■ Do this: Copy out every one of the lines below word for word, changing nothing.

(Spatial question records)
— Begin —
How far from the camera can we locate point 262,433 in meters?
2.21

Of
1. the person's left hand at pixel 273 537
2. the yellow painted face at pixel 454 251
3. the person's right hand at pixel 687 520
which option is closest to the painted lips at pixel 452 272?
— End —
■ Solution to the exercise:
How far from the camera can we locate point 262,433 in meters?
2.21

Of
1. the person's left hand at pixel 273 537
2. the yellow painted face at pixel 454 251
3. the person's right hand at pixel 687 520
which option is closest to the painted lips at pixel 452 272?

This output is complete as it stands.